What is expected: I need every line of the material below that includes the string "plus".

Dataset entries:
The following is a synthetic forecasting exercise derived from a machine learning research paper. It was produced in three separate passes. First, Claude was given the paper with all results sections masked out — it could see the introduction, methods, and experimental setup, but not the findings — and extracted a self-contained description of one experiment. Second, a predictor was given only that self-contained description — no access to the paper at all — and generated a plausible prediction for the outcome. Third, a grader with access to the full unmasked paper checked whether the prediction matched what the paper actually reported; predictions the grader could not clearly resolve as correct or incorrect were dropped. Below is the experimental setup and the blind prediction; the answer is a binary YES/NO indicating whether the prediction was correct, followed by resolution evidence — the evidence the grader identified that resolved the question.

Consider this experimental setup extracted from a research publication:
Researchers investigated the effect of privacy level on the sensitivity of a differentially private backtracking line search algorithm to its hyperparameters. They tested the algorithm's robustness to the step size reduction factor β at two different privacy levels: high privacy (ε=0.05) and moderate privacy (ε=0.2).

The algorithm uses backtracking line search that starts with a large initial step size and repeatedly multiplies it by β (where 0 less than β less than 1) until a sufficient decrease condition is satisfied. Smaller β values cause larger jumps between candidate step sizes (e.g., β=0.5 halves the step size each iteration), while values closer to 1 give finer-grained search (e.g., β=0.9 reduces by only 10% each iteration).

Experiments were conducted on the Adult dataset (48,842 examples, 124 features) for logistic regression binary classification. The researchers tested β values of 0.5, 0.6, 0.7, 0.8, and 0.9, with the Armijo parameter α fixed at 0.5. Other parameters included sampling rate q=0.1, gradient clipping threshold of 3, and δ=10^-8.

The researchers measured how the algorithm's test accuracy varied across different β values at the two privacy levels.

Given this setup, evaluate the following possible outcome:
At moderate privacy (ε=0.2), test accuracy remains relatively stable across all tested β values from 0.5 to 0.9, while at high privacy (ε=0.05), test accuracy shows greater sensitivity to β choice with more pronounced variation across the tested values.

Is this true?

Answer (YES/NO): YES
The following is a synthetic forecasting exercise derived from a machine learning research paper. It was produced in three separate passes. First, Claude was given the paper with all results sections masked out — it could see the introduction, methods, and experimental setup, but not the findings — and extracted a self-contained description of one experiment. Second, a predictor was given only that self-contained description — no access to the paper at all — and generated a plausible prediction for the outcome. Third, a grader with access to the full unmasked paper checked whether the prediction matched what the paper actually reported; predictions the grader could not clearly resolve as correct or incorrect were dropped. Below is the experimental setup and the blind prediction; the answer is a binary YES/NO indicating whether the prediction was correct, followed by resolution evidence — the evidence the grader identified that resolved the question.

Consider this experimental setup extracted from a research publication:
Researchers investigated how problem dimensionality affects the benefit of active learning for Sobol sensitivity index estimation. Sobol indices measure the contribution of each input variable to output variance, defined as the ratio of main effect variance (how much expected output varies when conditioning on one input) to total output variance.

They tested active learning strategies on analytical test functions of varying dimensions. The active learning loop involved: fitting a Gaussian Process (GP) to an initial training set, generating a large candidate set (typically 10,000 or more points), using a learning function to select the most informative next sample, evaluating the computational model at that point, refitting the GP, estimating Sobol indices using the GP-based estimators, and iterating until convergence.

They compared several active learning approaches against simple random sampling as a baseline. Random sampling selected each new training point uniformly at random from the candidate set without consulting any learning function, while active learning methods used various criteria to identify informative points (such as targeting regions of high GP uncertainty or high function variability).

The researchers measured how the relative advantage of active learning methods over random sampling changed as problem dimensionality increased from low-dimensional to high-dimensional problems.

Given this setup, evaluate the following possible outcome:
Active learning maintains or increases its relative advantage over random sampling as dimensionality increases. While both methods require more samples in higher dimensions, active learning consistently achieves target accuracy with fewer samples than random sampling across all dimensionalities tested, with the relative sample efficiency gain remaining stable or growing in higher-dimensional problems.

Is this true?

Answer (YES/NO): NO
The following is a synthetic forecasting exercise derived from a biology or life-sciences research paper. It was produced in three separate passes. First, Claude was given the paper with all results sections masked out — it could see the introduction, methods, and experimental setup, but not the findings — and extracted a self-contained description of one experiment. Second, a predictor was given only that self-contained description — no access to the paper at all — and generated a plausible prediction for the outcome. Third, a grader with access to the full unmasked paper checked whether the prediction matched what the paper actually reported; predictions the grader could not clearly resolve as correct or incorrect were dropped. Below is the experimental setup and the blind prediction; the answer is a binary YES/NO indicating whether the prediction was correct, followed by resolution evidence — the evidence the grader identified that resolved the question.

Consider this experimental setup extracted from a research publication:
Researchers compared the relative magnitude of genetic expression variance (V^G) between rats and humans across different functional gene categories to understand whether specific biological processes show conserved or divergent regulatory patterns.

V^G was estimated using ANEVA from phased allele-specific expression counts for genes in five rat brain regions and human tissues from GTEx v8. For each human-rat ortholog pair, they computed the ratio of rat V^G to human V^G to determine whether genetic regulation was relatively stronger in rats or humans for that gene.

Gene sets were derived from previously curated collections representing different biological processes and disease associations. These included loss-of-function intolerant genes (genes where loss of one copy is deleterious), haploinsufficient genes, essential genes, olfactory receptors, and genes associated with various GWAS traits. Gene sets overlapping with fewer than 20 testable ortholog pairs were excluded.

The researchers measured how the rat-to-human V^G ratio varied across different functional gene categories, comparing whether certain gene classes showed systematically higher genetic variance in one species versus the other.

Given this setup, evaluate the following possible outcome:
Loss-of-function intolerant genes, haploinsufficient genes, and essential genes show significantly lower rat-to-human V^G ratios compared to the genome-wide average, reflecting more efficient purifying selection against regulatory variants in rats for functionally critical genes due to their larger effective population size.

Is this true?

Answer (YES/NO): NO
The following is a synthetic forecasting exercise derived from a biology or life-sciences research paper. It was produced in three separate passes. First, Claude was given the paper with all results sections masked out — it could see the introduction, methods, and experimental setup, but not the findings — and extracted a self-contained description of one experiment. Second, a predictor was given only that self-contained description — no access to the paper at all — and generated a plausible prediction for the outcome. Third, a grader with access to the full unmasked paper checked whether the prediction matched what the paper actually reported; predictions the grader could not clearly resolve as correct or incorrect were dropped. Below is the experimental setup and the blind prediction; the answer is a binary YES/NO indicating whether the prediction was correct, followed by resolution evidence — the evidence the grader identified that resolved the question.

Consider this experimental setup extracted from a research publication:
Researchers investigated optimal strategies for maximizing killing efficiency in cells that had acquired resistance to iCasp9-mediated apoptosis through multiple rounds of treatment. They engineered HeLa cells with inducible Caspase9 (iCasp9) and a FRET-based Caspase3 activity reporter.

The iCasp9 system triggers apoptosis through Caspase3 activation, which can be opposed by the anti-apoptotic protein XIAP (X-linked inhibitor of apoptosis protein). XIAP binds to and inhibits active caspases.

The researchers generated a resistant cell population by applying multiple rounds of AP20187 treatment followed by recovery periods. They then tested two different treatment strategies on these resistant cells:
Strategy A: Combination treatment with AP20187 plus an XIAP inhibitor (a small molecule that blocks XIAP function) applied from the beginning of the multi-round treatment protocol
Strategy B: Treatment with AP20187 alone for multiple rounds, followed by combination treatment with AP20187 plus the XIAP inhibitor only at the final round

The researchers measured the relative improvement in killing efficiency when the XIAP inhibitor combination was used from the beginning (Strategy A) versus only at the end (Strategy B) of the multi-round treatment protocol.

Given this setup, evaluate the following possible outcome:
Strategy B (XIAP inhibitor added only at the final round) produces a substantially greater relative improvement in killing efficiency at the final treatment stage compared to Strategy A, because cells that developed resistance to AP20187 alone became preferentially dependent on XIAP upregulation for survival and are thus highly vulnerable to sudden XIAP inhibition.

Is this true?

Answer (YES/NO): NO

Answer:
Strategy A: Combination treatment with AP20187 plus an XIAP inhibitor (a small molecule that blocks XIAP function) applied from the beginning of the multi-round treatment protocol
Strategy B: Treatment with AP20187 alone for multiple rounds, followed by combination treatment with AP20187 plus the XIAP inhibitor only at the final round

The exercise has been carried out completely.